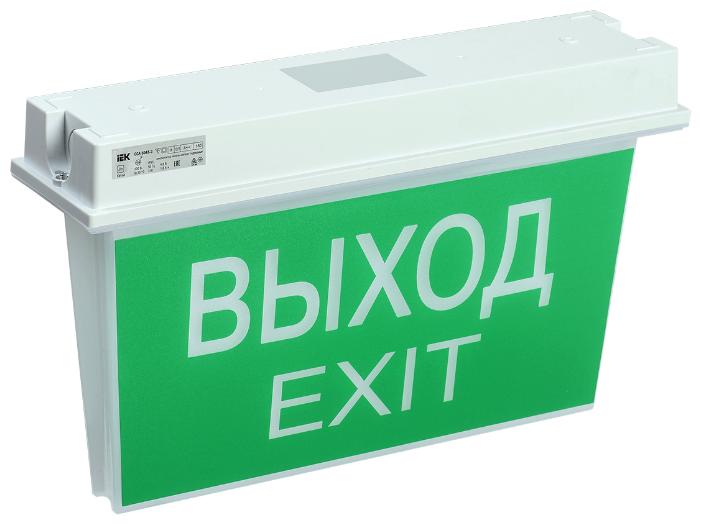 Светильник аварийно-эвакуационный светодиодный ССА 5043-1 двусторонний 1ч 24м IP65 IEK LSSA0-5043-1-65-K03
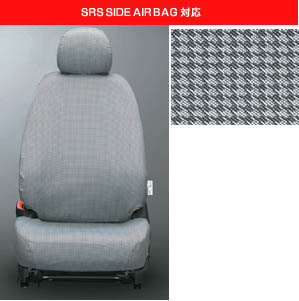 Full seat cover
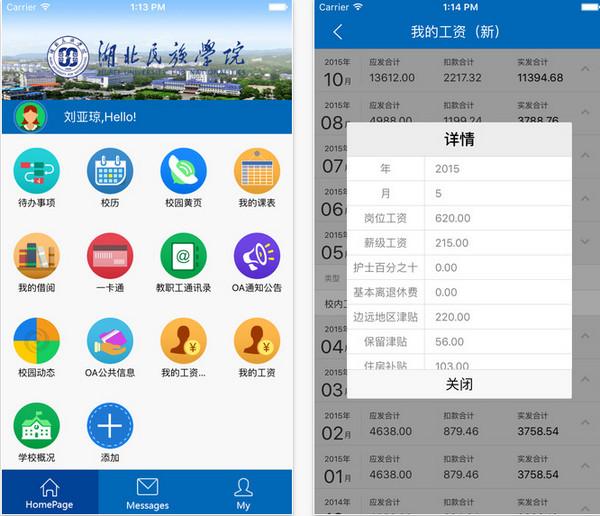 湖北民族学院移动平台iphone版 V1.0.6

━━━━━━━━━━━━━━━━

To do:
What you output must match the data exactly, apart from the pictures, which are left out.

Response area:
 Светильник аварийно-эвакуационный светодиодный ССА 5043-1 двусторонний 1ч 24м IP65 IEK LSSA0-5043-1-65-K03
 Full seat cover
 湖北民族学院移动平台iphone版 V1.0.6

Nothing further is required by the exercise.